[Visual spatial reasoning items]
[BEGIN]

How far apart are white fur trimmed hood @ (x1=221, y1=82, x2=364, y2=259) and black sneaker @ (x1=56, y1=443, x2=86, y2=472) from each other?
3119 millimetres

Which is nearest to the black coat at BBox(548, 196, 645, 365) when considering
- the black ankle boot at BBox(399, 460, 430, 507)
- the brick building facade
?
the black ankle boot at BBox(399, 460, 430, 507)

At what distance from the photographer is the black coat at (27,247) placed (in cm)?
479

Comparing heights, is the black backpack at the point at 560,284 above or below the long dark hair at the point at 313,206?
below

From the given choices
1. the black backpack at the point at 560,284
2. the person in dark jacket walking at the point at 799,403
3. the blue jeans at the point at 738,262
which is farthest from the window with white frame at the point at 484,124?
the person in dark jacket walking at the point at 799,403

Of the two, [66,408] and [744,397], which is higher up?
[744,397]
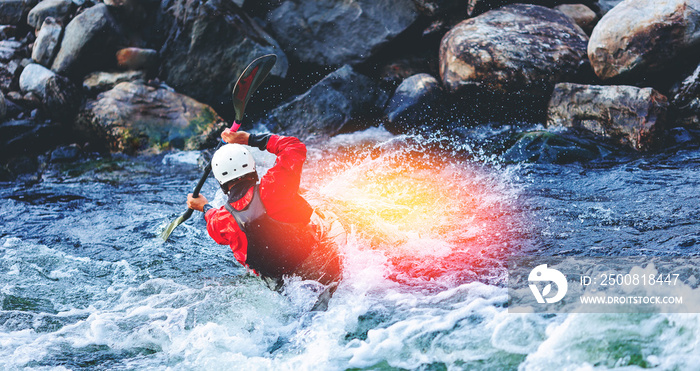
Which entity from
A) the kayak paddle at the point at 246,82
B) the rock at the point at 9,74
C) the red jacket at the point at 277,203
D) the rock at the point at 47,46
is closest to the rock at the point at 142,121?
the rock at the point at 47,46

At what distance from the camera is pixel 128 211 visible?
6211mm

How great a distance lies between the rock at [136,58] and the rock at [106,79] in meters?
0.12

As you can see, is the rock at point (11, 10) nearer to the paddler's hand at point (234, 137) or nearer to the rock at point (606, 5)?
the paddler's hand at point (234, 137)

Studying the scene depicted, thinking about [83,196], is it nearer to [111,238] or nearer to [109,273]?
[111,238]

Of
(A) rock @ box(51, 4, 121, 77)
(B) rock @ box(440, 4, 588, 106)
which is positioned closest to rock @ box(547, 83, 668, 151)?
(B) rock @ box(440, 4, 588, 106)

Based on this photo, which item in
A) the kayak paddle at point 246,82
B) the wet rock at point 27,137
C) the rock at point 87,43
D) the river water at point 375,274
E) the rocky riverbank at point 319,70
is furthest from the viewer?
the rock at point 87,43

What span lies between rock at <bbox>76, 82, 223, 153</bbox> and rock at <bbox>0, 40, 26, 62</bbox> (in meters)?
1.99

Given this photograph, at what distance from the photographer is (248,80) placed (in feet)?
14.8

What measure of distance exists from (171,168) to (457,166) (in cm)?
411

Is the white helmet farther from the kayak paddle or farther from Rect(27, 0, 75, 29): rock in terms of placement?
Rect(27, 0, 75, 29): rock

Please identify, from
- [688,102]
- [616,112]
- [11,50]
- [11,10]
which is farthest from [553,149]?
[11,10]

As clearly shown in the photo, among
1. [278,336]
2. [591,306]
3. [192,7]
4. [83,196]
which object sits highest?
[192,7]

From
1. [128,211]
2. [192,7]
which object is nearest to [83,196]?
[128,211]

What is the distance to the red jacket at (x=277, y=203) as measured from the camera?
363 cm
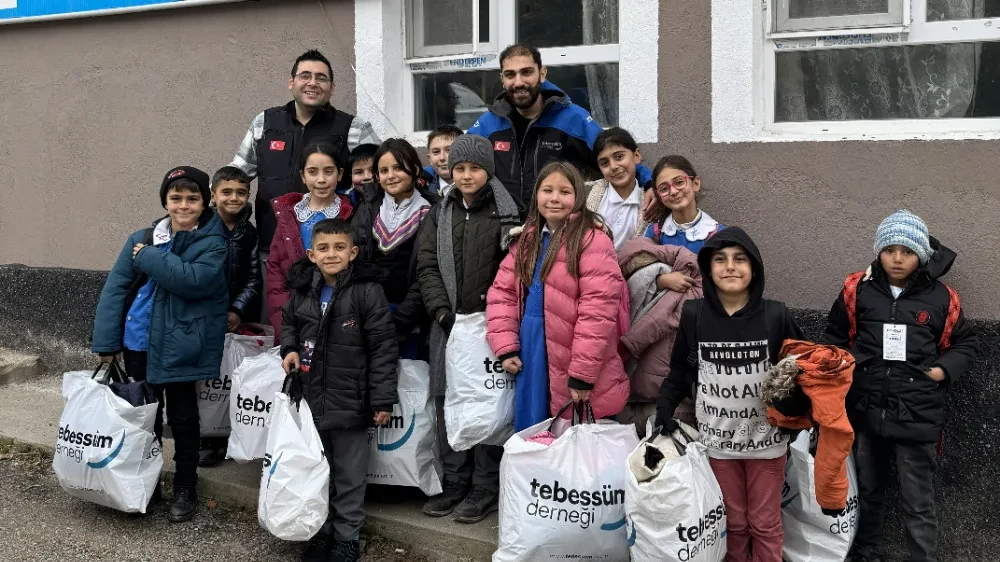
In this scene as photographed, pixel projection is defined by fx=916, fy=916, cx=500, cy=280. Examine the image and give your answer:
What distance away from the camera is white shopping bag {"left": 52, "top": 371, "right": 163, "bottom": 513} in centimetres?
418

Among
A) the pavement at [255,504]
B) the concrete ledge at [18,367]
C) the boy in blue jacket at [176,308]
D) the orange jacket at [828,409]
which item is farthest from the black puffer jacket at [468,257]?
the concrete ledge at [18,367]

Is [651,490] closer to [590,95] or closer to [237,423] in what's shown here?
[237,423]

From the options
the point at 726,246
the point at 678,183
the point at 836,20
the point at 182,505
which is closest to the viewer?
the point at 726,246

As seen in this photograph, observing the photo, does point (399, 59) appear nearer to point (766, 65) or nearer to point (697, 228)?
point (766, 65)

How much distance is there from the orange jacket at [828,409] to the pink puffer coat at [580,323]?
0.69 m

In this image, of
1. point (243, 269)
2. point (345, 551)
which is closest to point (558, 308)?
point (345, 551)

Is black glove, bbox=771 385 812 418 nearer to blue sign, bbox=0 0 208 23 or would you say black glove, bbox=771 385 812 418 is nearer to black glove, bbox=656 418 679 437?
black glove, bbox=656 418 679 437

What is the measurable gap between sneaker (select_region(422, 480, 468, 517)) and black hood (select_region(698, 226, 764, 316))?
1.58 m

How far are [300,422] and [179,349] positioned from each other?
2.68ft

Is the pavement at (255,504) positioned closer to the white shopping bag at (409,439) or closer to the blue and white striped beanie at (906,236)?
the white shopping bag at (409,439)

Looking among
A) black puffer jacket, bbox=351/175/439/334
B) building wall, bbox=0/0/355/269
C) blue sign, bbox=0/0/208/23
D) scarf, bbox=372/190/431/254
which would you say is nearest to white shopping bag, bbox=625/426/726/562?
black puffer jacket, bbox=351/175/439/334

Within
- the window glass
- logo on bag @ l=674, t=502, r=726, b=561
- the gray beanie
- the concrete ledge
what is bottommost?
logo on bag @ l=674, t=502, r=726, b=561

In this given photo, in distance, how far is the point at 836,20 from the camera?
14.2 feet

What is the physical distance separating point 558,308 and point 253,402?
1642 millimetres
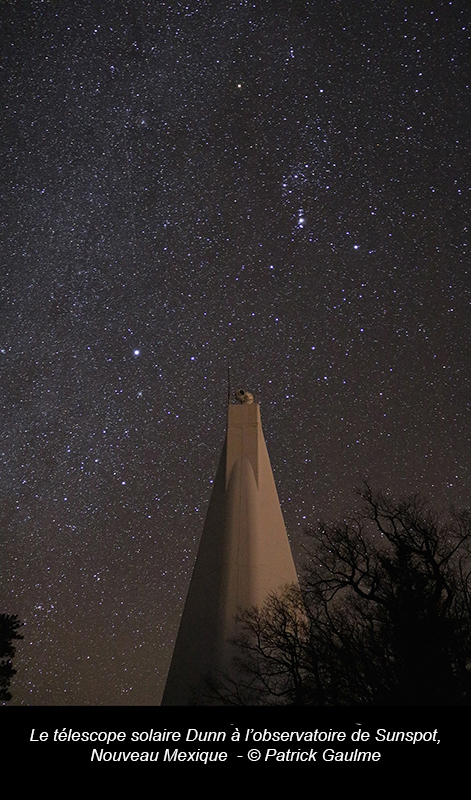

[END]

■ The exercise
Extract every line in the rows above that contains the string "photographer". A match counts only if its capitalization is the same.

■ The reply
At what distance from the photographer is the black coat at (27,247) placed (in cm)?
Given this photograph, at what distance from the photographer is (248,80) placed (in feet)?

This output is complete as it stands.